*Tasks:*
1. Transcribe the part of the Normandy passage starting with "The battle for" and going on through "massive equipment losses.".
2. Answer these questions from the Normandy passage:
(a) How many casualties did the Allies suffer?
(b) How many Germans were taken prisoner?
(c) Who was the lighthouse keeper at Blacksod Point?
3. Decide whether each statement agrees with the Normandy passage, and support each yes or no with the deciding words from the passage:
(a) About 28,000 Allied airmen were lost in the months before and during the campaign.
(b) The assembled ships included ten battleships.
(c) Eisenhower postponed operations for 48 hours.

The battle for Normandy June-August 1944, launched on D-Day exactly 75 years ago, marked, after Stalingrad, the beginning of the end of Nazi Germany. It was a major battle. The Allies suffered 209,672 casualties of whom 36,796 were killed. Some 28,000 Allied airman were lost in the months preceding and during the campaign.
The German losses were catastrophic, 210,000 taken prisoner, 240,000 killed and injured, and massive equipment losses.
From early June the great natural anchorages along the south coast of England, Chichester, Portsmouth, South Hampton, Poole, Portland, Plymouth, and Falmouth were filling with warships and transports, a total of 6,483 ships including 4,000 landing craft, seven battleships, 23 cruisers, and 104 destroyers.The biggest invasion in history was preparing to cross the English Channel on June 4. A crucial weather report, however, from the late Ted Sweeney, the lighthouse keeper at Blacksod Point, Co Mayo, prompted the Allied Supreme Commander, and statesman, General Dwight D Eisenhower, to postpone operations for 24 hours.

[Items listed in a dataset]

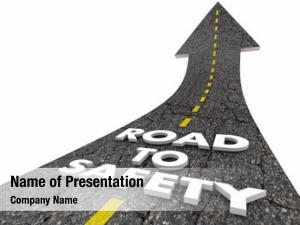 500 Road Safety Powerpoint Templates Powerpoint Backgrounds For Road Safety Presentation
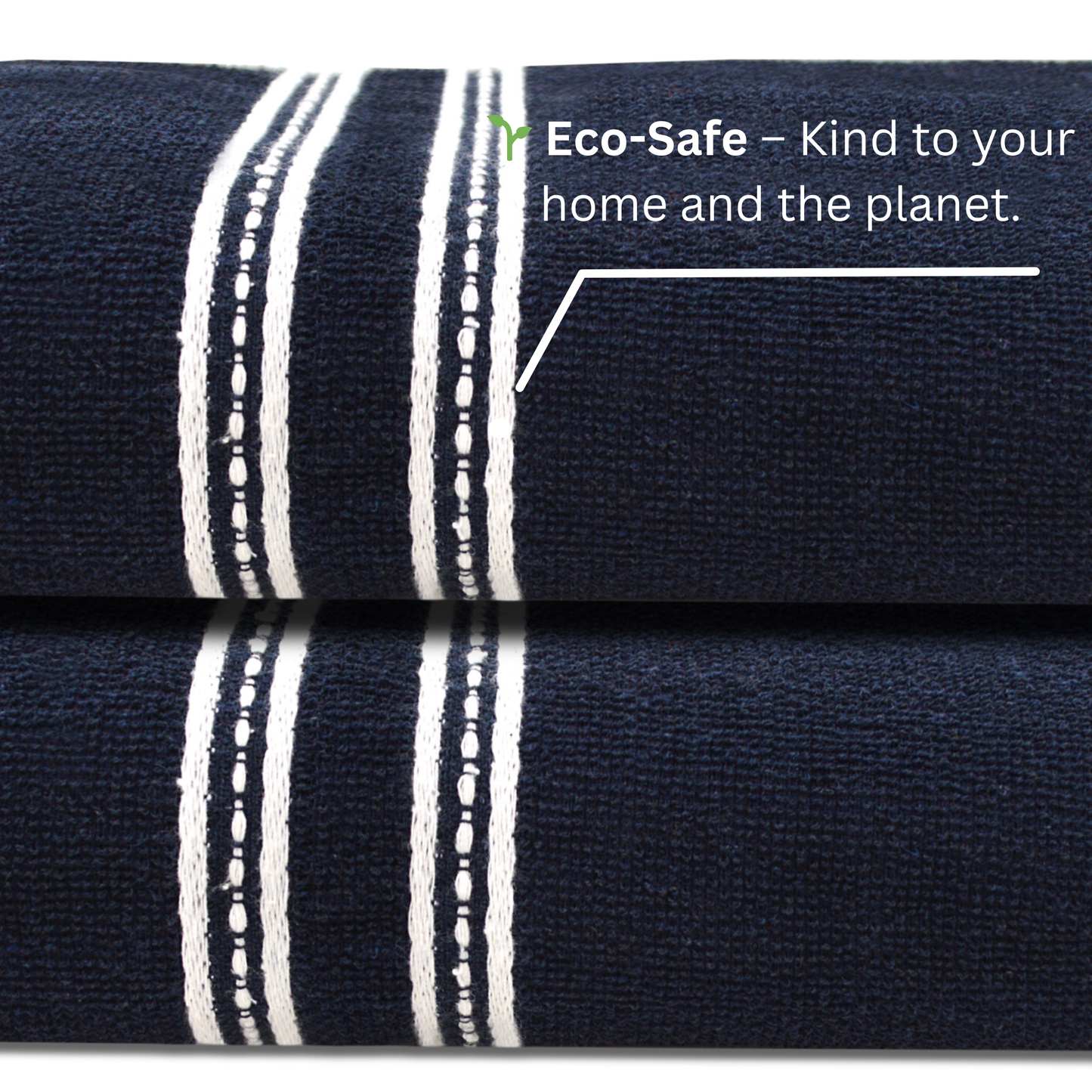 Bath Towel - Ideal for Bath, Beach, and Sports (400 GSM)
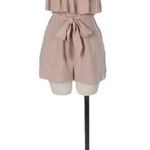 Dry Goods pleated strapless romper Photo 0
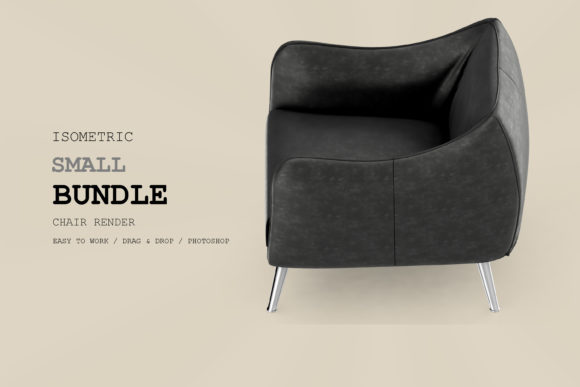 Enhancing Design Projects with the Isometric Armchair 3D Rendering Pack 47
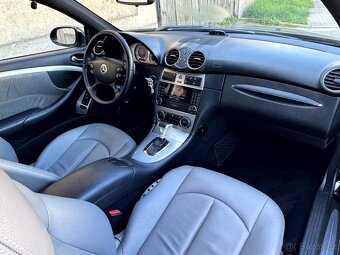 MERCEDES-BENZ CLK 320 CDi ☆ 7st. automat ☆ bez DPF - 12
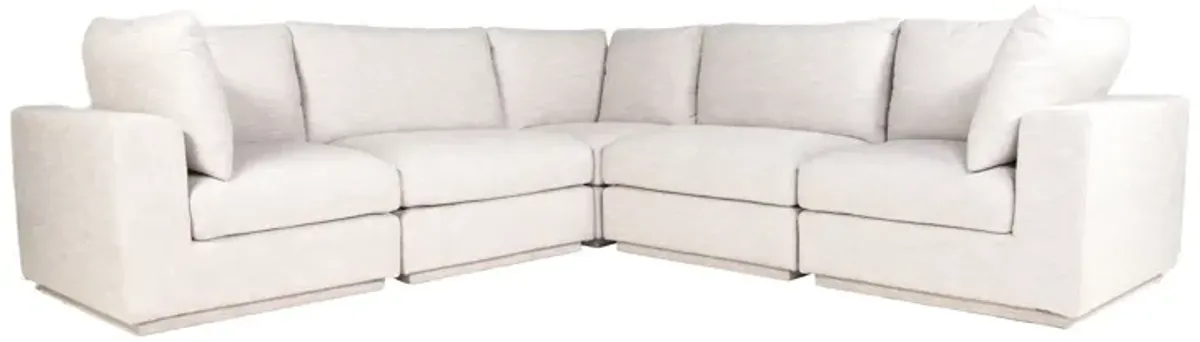 Justin Classic Left Modular Sectional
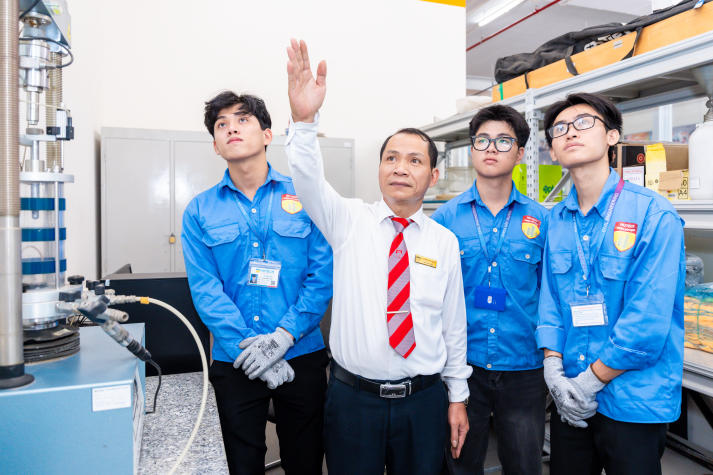 TRUNG TÂM THÍ NGHIỆM ĐỊA KỸ THUẬT & VẬT LIỆU XÂY DỰNG (LAS-XD HCM.005) 40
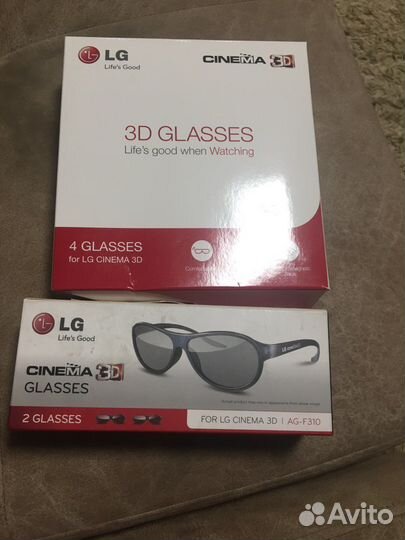 3d очки Lg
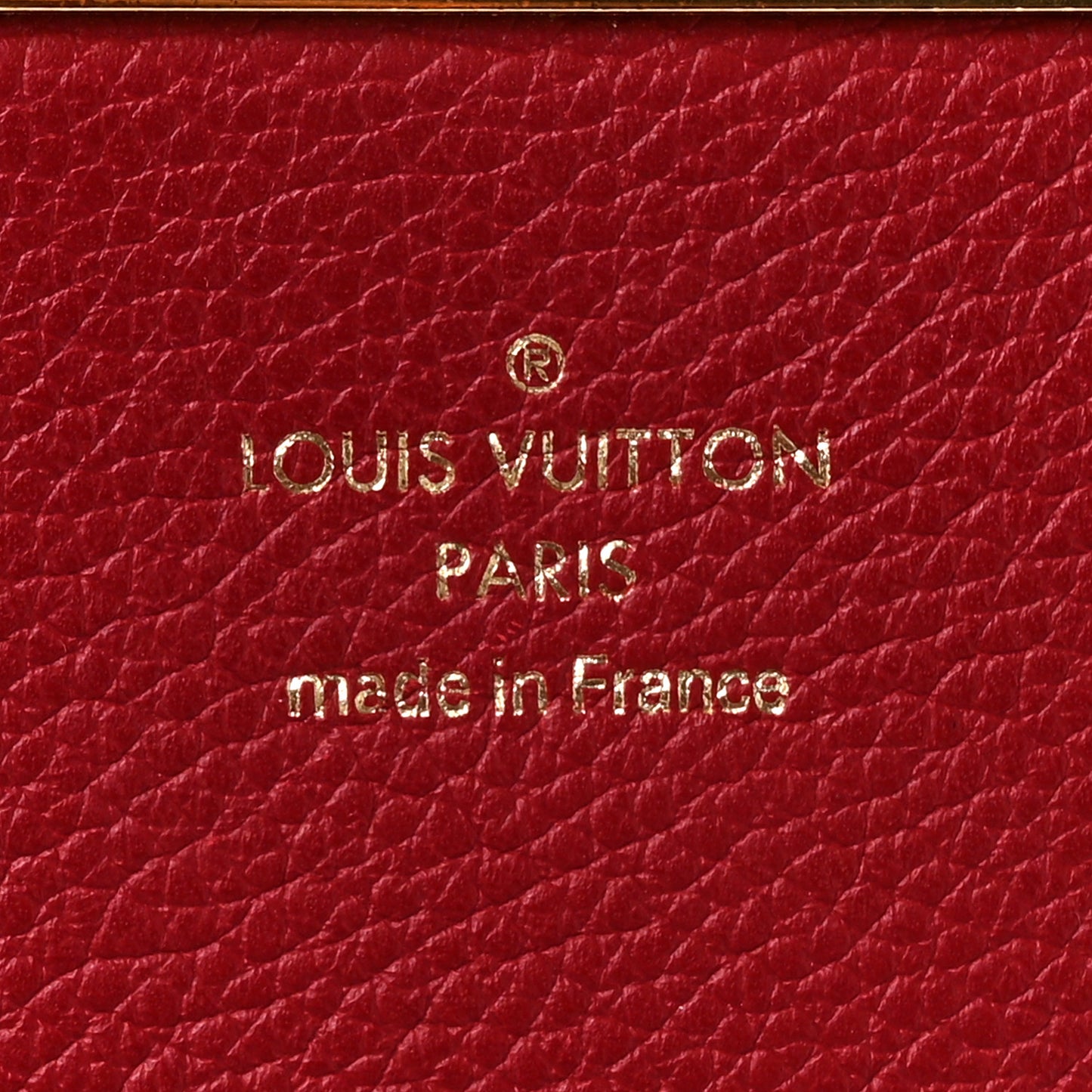 LOUIS VUITTON Monogram Olympe Aurore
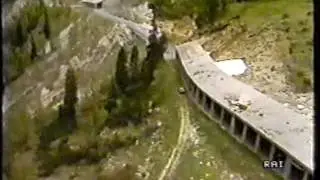 GIRO D'ITALIA 1987 CANAZEI VAN DER VELDE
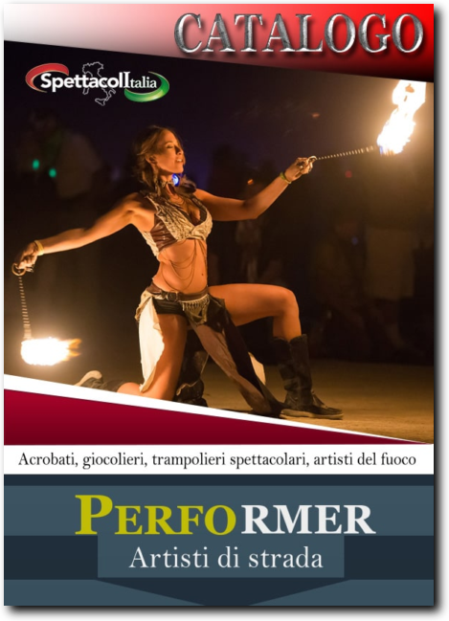 Artisti di strada e performer per aziende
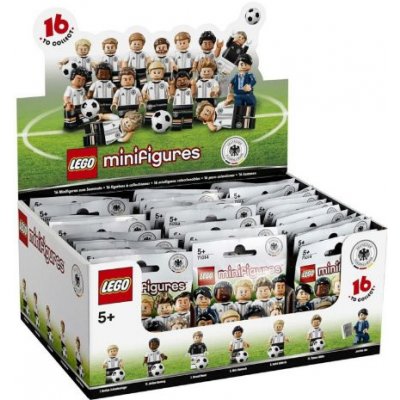 LEGO® Minifigurky 71014 Německý fotbalový team 60 ks – Zbozi.Blesk.cz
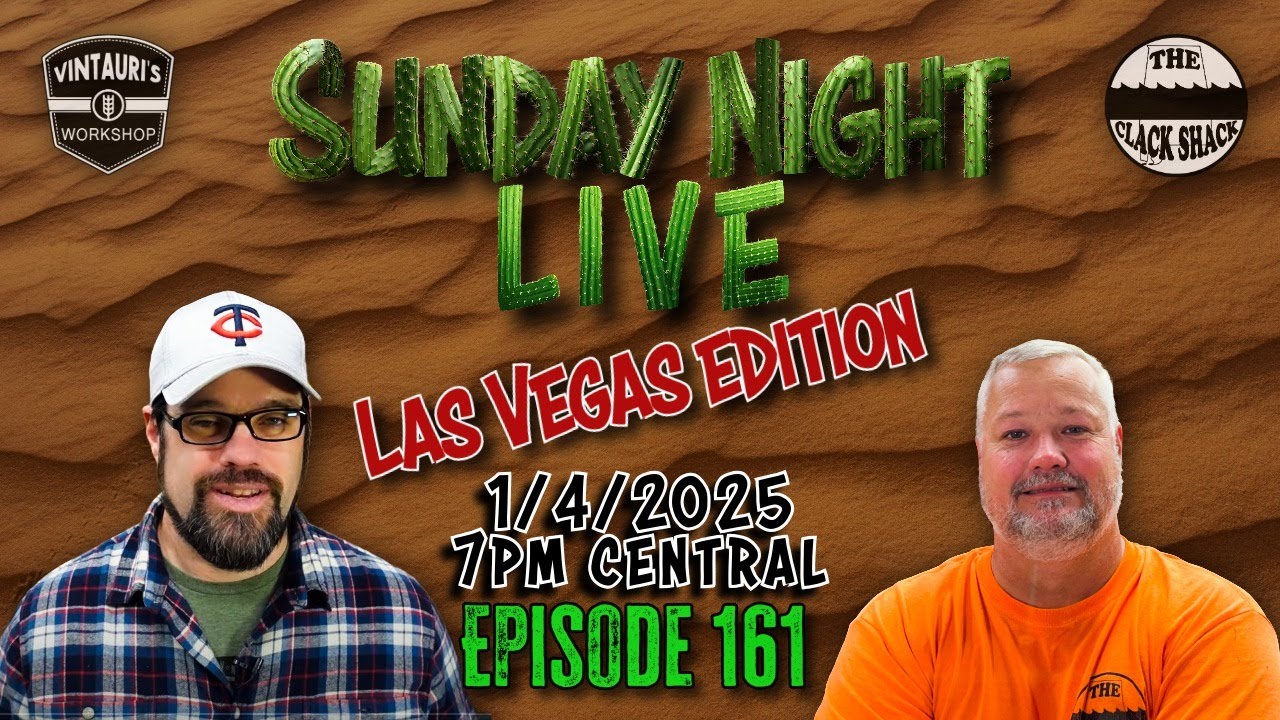 Sunday Night LIVE 1/4/2026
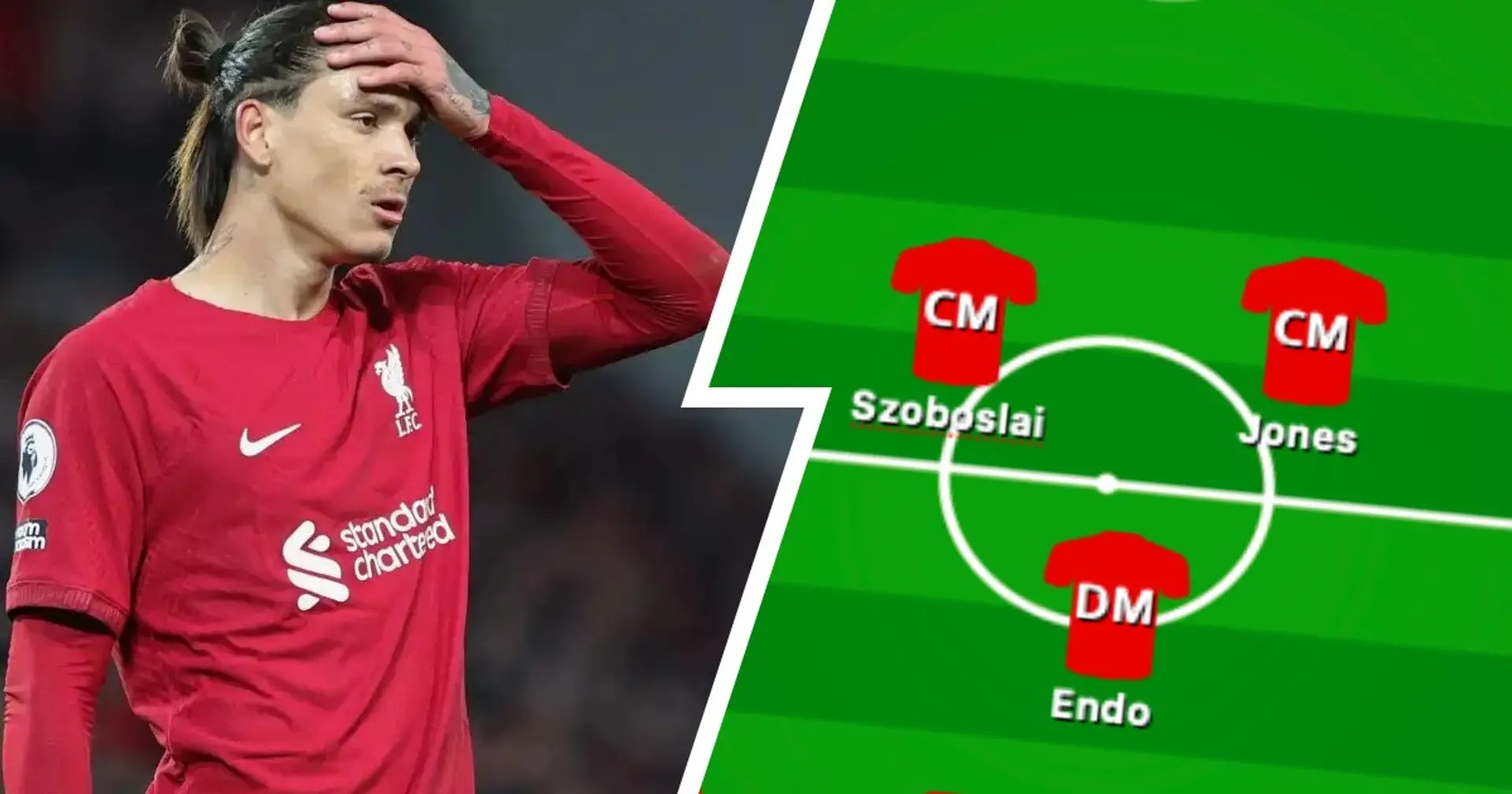 Nunez on the bench: Liverpool fans select ultimate XI to face Arsenal 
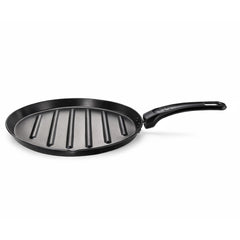 Grill Asador Rayas MARE Inducción Acero Forjado Ø 28 cm Fabricado en España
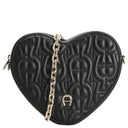 Aigner Fashion - Schultertasche 19 cm (black)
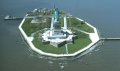 Франция 100 франков 1986 год - 100 лет Статуе Свободы (пьедфорт)
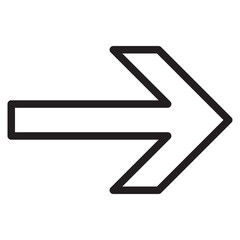 Illustration of arrow, Modern simple arrow, Button, Cursor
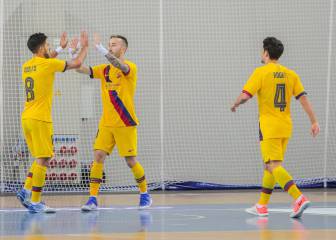 Goleada y primera posición para el Barça en la Champions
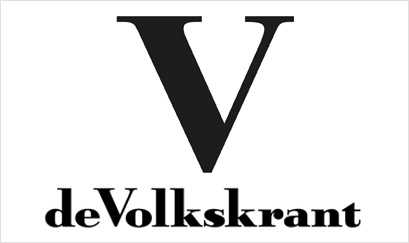 Logo of De Volkskrant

*Answers to the problems:*
1.
The battle for Normandy June-August 1944, launched on D-Day exactly 75 years ago, marked, after Stalingrad, the beginning of the end of Nazi Germany. It was a major battle. The Allies suffered 209,672 casualties of whom 36,796 were killed. Some 28,000 Allied airman were lost in the months preceding and during the campaign.
The German losses were catastrophic, 210,000 taken prisoner, 240,000 killed and injured, and massive equipment losses.

2.
(a) 209,672
(b) 210,000
(c) Ted Sweeney

3.
(a) Yes: "Some 28,000 Allied airman were lost in the months preceding and during the campaign."
(b) No: "seven battleships"
(c) No: "to postpone operations for 24 hours"